In the 2019 Lok Sabha elections, the BJP and JDU contested an equal number seats in Bihar – 17 each. The BJP won all the 17 seats while the JDU won 16. A section of BJP leaders attributed the victory of JD(U) candidates to the popularity of Narendra Modi and the Hindutva-laced campaign by Amit Shah.
Various RSS wings began carrying out “operations” in a bid to fuel hate against the Muslims in the hinterland and polarise Hindus. Union ministers like Giriraj Singh and Ashwini Choubey repeatedly spat venom against minorities and issued calls of “Pakistan jaao” to petrified Muslims. Saffron elements, through their ‘social programmes’, tried to inject poison into Bihar’s hinterlands which also witnessed instances of communal clashes.
But Nitish may have the upper hand now. It’s time for the Union home minister, Amit Shah to ditch his aggression and take a leaf out of Arun Jaitely’s book that worked in Bihar in 2005. It remains to be seen how Amit Shah will adapt to the new situation in Bihar.
The BJP on account of dilly-dallying on the issue of reservation is, apparently, losing the trust and support of Dalits and OBCs. There is youth unrest all around including in the state of Bihar after the Modi government failed to fulfil its promise of jobs and employment and began substituting it with emotive issues.

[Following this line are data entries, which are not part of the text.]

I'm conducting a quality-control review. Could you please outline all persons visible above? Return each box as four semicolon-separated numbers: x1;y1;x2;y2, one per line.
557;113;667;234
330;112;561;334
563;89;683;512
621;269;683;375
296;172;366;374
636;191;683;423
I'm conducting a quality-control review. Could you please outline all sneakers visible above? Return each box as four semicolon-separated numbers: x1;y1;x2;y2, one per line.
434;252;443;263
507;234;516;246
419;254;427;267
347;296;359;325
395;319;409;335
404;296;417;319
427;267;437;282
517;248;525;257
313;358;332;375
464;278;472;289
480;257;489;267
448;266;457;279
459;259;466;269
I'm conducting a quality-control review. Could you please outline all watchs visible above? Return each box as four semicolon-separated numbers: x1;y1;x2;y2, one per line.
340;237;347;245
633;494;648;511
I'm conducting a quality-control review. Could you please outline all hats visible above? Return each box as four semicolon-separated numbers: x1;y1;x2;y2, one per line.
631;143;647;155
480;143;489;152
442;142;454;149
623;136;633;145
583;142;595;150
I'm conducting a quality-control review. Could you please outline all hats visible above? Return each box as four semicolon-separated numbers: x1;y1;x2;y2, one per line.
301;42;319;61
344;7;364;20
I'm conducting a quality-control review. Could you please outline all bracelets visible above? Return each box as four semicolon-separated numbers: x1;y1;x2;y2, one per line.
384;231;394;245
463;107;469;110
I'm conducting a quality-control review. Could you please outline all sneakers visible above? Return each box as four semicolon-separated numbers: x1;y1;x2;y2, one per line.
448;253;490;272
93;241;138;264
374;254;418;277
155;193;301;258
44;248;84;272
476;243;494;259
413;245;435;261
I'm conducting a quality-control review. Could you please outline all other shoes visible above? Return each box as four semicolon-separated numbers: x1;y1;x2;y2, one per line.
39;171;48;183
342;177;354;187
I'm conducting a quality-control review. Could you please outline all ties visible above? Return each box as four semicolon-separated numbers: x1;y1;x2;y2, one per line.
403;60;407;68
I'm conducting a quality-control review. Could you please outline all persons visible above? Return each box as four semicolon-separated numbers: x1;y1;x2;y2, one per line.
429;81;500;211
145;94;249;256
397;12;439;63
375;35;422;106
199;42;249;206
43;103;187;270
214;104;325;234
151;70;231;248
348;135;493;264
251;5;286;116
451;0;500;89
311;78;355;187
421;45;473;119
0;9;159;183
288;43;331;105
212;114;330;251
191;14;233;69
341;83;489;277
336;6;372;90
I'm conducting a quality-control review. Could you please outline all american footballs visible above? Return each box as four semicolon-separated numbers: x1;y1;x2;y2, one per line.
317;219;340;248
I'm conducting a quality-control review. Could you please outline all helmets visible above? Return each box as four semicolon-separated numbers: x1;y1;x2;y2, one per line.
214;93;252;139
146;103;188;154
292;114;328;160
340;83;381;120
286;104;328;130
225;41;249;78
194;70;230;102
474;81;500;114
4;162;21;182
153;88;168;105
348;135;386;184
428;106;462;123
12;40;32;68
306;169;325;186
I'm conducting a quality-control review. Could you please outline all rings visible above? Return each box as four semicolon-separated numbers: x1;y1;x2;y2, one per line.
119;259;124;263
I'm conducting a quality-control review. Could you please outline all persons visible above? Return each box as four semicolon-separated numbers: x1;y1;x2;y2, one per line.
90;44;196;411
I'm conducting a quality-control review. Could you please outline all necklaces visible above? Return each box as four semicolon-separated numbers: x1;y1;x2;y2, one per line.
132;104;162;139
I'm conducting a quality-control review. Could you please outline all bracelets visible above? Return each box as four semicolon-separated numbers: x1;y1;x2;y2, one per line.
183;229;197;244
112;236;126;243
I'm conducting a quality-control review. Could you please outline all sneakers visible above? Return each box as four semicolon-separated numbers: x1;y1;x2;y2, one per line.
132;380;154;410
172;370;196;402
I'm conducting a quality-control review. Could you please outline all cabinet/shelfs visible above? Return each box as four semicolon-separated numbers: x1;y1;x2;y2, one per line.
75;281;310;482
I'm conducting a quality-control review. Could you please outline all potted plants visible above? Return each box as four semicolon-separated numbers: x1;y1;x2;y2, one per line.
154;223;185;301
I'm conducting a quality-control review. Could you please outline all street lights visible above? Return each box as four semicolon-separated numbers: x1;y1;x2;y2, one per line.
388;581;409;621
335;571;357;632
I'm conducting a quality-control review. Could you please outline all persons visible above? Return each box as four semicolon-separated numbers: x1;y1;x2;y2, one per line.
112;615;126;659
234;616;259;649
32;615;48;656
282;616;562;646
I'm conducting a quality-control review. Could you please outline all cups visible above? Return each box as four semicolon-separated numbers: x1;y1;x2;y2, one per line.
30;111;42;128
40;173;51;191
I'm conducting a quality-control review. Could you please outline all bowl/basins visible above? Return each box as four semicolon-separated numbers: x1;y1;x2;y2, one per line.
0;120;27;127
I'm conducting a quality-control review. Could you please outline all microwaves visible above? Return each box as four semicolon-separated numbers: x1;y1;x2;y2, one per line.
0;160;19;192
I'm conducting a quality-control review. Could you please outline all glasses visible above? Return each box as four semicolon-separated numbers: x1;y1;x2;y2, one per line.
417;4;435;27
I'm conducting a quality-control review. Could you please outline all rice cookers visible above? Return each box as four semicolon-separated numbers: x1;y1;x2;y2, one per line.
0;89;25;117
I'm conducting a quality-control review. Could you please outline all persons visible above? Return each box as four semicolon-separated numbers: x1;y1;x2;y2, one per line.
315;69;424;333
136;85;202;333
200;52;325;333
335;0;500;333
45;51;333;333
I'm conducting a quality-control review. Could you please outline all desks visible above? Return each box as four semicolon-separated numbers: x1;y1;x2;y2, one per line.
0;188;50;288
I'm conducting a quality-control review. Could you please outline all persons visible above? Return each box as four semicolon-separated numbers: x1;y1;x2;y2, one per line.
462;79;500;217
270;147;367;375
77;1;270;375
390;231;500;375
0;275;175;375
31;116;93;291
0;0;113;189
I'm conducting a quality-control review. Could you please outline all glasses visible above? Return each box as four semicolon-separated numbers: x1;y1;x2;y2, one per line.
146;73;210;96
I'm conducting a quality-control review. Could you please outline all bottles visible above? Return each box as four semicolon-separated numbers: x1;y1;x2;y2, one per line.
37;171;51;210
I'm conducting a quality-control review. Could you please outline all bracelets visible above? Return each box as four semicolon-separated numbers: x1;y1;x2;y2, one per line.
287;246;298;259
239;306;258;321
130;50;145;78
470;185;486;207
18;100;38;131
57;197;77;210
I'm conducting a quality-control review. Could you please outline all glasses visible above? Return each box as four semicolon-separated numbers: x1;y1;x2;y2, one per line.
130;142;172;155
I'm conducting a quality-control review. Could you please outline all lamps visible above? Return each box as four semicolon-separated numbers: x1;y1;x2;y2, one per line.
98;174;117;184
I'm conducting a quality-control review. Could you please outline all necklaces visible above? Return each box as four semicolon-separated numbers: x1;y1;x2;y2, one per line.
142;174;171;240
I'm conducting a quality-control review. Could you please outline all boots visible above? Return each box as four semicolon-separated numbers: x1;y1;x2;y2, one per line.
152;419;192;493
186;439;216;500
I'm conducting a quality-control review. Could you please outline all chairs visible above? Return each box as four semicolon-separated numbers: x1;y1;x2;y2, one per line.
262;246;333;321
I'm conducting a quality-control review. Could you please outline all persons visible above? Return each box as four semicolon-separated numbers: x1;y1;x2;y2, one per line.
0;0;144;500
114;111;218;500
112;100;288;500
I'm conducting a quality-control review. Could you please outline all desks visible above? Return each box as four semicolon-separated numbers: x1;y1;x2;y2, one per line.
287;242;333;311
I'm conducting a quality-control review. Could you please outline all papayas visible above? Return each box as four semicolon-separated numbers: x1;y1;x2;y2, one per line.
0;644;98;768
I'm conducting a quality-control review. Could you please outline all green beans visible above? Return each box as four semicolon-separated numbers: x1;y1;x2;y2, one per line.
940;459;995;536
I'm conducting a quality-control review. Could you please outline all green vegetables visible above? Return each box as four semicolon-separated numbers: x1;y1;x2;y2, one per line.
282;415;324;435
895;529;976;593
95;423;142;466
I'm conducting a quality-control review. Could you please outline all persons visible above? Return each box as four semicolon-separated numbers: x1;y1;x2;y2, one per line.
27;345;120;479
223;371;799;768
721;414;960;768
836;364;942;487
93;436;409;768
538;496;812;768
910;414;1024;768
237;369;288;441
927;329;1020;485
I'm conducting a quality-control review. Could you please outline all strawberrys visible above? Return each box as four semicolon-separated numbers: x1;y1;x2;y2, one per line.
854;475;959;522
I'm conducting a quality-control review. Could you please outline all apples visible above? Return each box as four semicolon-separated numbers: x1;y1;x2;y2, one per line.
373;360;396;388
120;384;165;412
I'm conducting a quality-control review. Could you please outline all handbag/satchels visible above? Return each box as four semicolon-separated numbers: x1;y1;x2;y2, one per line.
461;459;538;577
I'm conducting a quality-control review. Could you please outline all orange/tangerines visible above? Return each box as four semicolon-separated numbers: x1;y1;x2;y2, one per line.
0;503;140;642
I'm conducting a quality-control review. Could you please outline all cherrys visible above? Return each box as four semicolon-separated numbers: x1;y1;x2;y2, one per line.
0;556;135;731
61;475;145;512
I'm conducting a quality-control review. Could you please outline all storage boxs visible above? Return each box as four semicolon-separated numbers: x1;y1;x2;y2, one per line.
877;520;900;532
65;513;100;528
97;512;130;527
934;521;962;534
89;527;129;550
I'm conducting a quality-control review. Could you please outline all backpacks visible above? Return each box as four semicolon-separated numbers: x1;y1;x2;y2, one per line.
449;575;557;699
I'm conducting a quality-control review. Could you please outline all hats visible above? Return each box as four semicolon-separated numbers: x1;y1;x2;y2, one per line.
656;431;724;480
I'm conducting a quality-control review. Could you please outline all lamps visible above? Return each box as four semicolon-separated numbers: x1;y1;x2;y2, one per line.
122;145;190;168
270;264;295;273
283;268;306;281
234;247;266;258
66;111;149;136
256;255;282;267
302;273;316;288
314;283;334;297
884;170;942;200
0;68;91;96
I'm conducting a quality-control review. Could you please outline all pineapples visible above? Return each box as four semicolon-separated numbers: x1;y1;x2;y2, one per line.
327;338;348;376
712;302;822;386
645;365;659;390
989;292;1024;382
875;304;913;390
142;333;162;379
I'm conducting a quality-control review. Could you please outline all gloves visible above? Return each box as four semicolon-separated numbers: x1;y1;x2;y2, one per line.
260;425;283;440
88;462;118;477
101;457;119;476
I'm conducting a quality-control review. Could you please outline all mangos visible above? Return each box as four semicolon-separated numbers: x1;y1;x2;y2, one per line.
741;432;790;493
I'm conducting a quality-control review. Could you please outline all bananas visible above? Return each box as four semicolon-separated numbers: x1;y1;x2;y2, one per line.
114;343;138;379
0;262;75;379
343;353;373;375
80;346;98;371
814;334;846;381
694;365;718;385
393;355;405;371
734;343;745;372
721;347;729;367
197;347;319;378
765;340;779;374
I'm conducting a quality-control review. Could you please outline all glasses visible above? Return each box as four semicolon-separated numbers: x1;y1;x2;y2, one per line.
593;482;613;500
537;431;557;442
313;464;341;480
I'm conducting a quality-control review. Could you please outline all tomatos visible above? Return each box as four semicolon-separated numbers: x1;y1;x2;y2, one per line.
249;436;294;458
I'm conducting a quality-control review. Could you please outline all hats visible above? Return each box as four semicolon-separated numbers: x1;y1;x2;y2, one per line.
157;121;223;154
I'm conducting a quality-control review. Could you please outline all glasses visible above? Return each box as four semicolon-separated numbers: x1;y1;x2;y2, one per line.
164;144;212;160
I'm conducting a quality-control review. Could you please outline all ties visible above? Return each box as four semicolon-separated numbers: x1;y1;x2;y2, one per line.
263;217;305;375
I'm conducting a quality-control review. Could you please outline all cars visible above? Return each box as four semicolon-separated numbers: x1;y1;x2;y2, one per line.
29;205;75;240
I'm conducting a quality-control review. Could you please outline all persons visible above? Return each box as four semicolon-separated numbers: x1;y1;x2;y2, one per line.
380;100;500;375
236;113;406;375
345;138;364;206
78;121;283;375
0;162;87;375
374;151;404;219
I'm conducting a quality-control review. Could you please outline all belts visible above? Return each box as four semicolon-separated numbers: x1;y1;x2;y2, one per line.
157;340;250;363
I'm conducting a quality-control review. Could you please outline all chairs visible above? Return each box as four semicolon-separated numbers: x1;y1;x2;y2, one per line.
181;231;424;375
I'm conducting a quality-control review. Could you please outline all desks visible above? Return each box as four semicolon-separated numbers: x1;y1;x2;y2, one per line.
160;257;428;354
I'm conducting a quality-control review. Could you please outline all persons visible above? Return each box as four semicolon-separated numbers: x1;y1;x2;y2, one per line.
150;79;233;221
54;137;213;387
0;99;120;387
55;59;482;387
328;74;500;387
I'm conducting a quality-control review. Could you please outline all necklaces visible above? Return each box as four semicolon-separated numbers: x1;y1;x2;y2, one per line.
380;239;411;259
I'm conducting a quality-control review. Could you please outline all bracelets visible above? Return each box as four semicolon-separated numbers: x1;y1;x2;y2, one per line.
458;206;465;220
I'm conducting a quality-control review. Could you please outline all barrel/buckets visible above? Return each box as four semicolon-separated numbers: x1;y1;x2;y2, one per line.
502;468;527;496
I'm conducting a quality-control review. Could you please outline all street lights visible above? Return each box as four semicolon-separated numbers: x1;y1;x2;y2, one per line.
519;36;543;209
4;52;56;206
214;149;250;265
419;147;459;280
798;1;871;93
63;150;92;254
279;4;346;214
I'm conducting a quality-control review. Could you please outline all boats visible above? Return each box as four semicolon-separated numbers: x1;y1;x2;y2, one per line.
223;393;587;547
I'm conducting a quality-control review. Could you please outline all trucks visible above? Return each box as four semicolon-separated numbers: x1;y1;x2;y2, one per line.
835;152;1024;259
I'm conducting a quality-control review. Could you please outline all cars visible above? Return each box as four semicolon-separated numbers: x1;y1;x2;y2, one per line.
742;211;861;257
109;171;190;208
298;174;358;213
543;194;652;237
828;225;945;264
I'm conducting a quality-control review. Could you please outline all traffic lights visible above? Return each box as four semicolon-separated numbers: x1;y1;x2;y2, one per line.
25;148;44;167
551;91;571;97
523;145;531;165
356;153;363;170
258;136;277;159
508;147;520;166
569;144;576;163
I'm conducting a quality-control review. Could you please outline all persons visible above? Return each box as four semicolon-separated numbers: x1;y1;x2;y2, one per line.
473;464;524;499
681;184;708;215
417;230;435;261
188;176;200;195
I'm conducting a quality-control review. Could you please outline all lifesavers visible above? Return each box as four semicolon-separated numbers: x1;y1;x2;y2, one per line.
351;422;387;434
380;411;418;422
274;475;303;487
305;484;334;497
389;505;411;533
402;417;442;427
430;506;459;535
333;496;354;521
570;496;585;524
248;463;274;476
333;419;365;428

In contrast, Nitish has still retained his image as that of a performing chief minister. After all, reasonably better roads, the improved condition of hospitals in the state, better electric power and water supply, toilets in rural homes coupled with a sharp decline in the student dropout rate in schools and an effective grievance redressal system that has won a national award will all work to Nitish Kumar’s advantage. Moreover, the added benefit of TINA (There Is No Alternative) will also bolster his support.
Despite his long stint in jail, Lalu Prasad and his RJD also continue to be a strong political force at the ground level. With the Yadavs and Muslims, who constitute nearly 30% of the state’s voters, still behind RJD, Lalu has a very effective social capital but his successor, Tejashwi Yadav, despite showing an initial spark, has a long way to go before he can match Nitish’s administrative acumen and experience.
A sharp learner in the maze of intricate politics, Nitish will, probably, review his party’s decision to contest elections in Delhi in an alliance with the BJP. His decision fuelled infighting within the party and lead to the expulsion of the party’s intellectual face and author, Pavan Varma and election strategist, Prashant Kishor.
Nitish will want to think twice before taking his alliance with the BJP beyond Bihar from now on.
Nalin Verma is a senior journalist and co-author of the book Gopalganj to Raisina: My Political Journey, Lalu Prasad’s autobiography.